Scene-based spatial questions
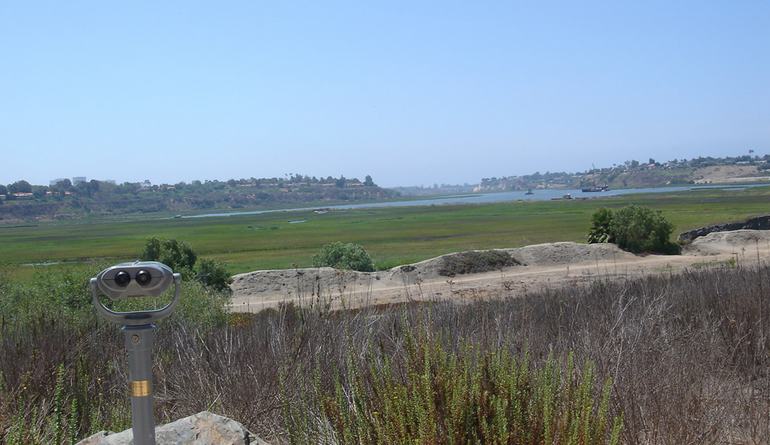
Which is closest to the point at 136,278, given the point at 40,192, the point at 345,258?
the point at 345,258

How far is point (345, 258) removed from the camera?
36.6 meters

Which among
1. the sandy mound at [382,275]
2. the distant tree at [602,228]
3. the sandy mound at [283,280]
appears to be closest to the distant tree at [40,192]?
the distant tree at [602,228]

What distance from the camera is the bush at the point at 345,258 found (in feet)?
119

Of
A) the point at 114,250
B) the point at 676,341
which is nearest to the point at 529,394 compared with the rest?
the point at 676,341

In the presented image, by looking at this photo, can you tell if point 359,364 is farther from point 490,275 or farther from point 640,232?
point 640,232

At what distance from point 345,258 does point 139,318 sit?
3265 centimetres

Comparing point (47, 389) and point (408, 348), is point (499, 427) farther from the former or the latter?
point (47, 389)

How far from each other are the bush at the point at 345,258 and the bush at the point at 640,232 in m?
12.7

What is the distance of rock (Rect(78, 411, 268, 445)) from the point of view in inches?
197

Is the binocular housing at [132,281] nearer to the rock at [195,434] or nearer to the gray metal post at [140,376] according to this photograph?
the gray metal post at [140,376]

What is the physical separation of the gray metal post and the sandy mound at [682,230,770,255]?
36.9m

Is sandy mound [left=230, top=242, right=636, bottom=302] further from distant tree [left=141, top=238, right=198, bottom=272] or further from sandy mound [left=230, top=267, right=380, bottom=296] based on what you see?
distant tree [left=141, top=238, right=198, bottom=272]

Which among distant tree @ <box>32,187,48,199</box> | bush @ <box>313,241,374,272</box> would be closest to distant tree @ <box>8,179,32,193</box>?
distant tree @ <box>32,187,48,199</box>

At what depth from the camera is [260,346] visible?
8844 mm
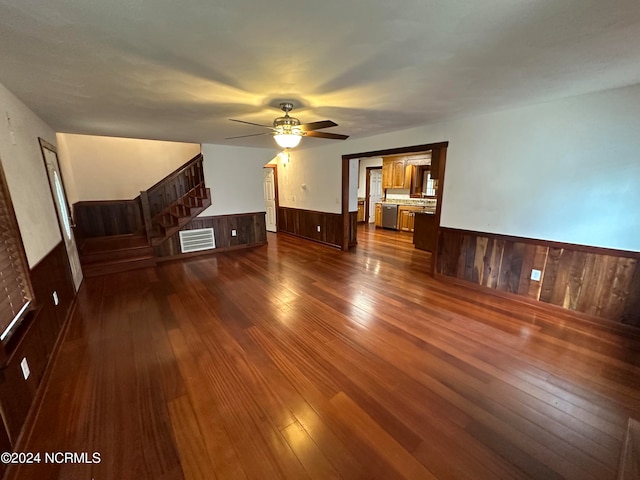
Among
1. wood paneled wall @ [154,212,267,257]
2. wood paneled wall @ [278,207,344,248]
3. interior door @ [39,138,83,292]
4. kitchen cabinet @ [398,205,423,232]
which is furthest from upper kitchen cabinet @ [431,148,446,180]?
interior door @ [39,138,83,292]

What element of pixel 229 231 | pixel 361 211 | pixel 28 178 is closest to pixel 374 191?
pixel 361 211

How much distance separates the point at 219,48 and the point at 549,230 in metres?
3.66

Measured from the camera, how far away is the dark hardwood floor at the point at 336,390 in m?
1.40

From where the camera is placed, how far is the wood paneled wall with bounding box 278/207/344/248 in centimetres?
588

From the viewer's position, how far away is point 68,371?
2082 millimetres

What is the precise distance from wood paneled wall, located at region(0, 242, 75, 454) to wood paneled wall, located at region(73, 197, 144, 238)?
10.1 feet

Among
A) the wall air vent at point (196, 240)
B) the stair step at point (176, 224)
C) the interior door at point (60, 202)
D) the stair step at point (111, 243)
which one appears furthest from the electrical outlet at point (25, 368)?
the wall air vent at point (196, 240)

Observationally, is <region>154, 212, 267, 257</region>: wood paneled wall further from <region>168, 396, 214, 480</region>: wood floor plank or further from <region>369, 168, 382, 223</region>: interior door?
<region>369, 168, 382, 223</region>: interior door

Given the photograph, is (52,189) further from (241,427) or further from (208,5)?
(241,427)

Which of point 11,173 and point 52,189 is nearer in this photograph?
point 11,173

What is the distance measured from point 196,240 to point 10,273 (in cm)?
363

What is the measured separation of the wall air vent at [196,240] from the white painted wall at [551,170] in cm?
439

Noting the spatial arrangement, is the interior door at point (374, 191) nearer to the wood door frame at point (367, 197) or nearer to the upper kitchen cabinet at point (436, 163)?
the wood door frame at point (367, 197)

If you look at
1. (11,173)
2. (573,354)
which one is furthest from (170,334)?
(573,354)
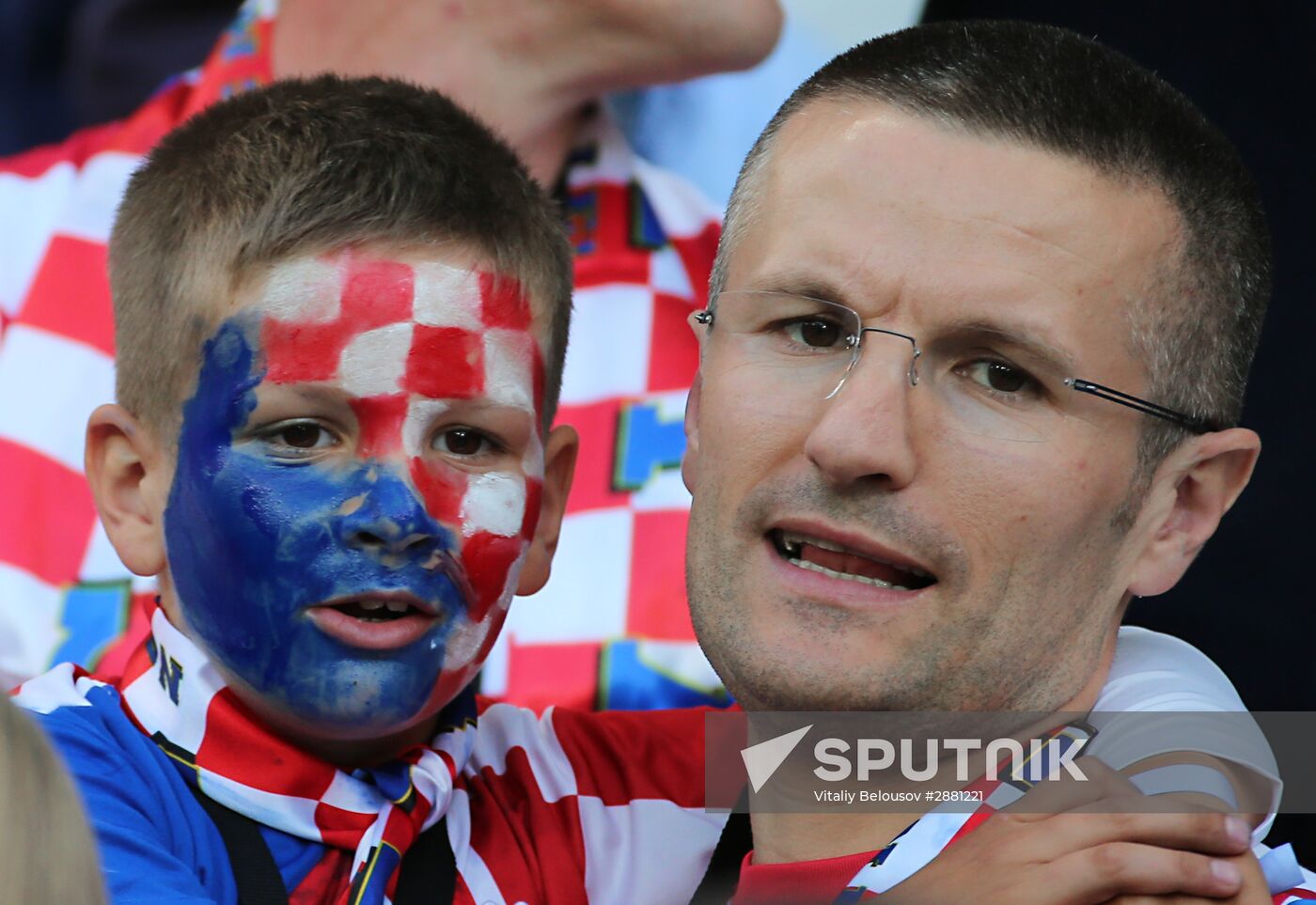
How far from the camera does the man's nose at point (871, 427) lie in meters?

- [WHAT YOU ARE ASKED TO DO]:
Rewrite the whole listing above as a numbered list with one item per line, skipping blank lines and leaving out the pictures.

- [FINAL RESULT]:
1. Which is closest to the point at 136,278, given the point at 40,192, the point at 345,258?
2. the point at 345,258
3. How far is point (345, 258) removed from the camera?
4. 36.6 meters
5. Which among
6. 1. the sandy mound at [382,275]
7. 2. the distant tree at [602,228]
8. 3. the sandy mound at [283,280]
9. appears to be closest to the distant tree at [40,192]?
10. the distant tree at [602,228]
11. What distance from the camera is the bush at the point at 345,258 found (in feet)?
12. 119
13. Of
14. A) the point at 114,250
15. B) the point at 676,341
16. which is nearest to the point at 529,394 compared with the rest?
17. the point at 676,341
18. In the presented image, by looking at this photo, can you tell if point 359,364 is farther from point 490,275 or farther from point 640,232?
19. point 640,232
20. At what distance from point 345,258 does point 139,318 sit?
21. 3265 centimetres
22. Comparing point (47, 389) and point (408, 348), is point (499, 427) farther from the former or the latter?
23. point (47, 389)
24. How far from each other are the bush at the point at 345,258 and the bush at the point at 640,232 in m?
25. 12.7
26. What is the distance of rock (Rect(78, 411, 268, 445)) from the point of view in inches?
27. 197
28. Is the binocular housing at [132,281] nearer to the rock at [195,434] or nearer to the gray metal post at [140,376] according to this photograph?
29. the gray metal post at [140,376]
30. What is the physical separation of the gray metal post and the sandy mound at [682,230,770,255]?
31. 36.9m
32. Is sandy mound [left=230, top=242, right=636, bottom=302] further from distant tree [left=141, top=238, right=198, bottom=272] or further from sandy mound [left=230, top=267, right=380, bottom=296] based on what you see?
33. distant tree [left=141, top=238, right=198, bottom=272]
34. Which among distant tree @ <box>32,187,48,199</box> | bush @ <box>313,241,374,272</box> would be closest to distant tree @ <box>8,179,32,193</box>?
35. distant tree @ <box>32,187,48,199</box>
36. At what depth from the camera is [260,346] visible?
37. 8844 mm
38. Among
39. 1. wood paneled wall @ [154,212,267,257]
40. 2. wood paneled wall @ [278,207,344,248]
41. 3. interior door @ [39,138,83,292]
42. 4. kitchen cabinet @ [398,205,423,232]
43. which is furthest from upper kitchen cabinet @ [431,148,446,180]?
44. interior door @ [39,138,83,292]
45. What element of pixel 229 231 | pixel 361 211 | pixel 28 178 is closest to pixel 374 191?
46. pixel 361 211
47. How much distance separates the point at 219,48 and the point at 549,230 in metres?
48. 3.66
49. Measured from the camera, how far away is the dark hardwood floor at the point at 336,390 in m?
50. 1.40
51. From where the camera is placed, how far is the wood paneled wall with bounding box 278/207/344/248 in centimetres?
52. 588
53. From the viewer's position, how far away is point 68,371?
54. 2082 millimetres
55. What is the precise distance from wood paneled wall, located at region(0, 242, 75, 454) to wood paneled wall, located at region(73, 197, 144, 238)?
56. 10.1 feet
57. Among
58. A) the wall air vent at point (196, 240)
59. B) the stair step at point (176, 224)
60. C) the interior door at point (60, 202)
61. D) the stair step at point (111, 243)
62. which one appears furthest from the electrical outlet at point (25, 368)?
63. the wall air vent at point (196, 240)
64. Observationally, is <region>154, 212, 267, 257</region>: wood paneled wall further from <region>168, 396, 214, 480</region>: wood floor plank or further from <region>369, 168, 382, 223</region>: interior door?
65. <region>369, 168, 382, 223</region>: interior door
66. Given the photograph, is (52,189) further from (241,427) or further from (208,5)?
67. (241,427)
68. Which of point 11,173 and point 52,189 is nearer in this photograph?
69. point 11,173
70. What is the distance measured from point 196,240 to point 10,273 (in cm)?
71. 363
72. What is the measured separation of the wall air vent at [196,240] from the white painted wall at [551,170] in cm?
73. 439
74. Noting the spatial arrangement, is the interior door at point (374, 191) nearer to the wood door frame at point (367, 197) or nearer to the upper kitchen cabinet at point (436, 163)?
75. the wood door frame at point (367, 197)
76. If you look at
77. 1. (11,173)
78. 2. (573,354)
79. which one is furthest from (170,334)?
80. (573,354)
81. How far from the camera does the man's nose at point (871, 427) lie in meters?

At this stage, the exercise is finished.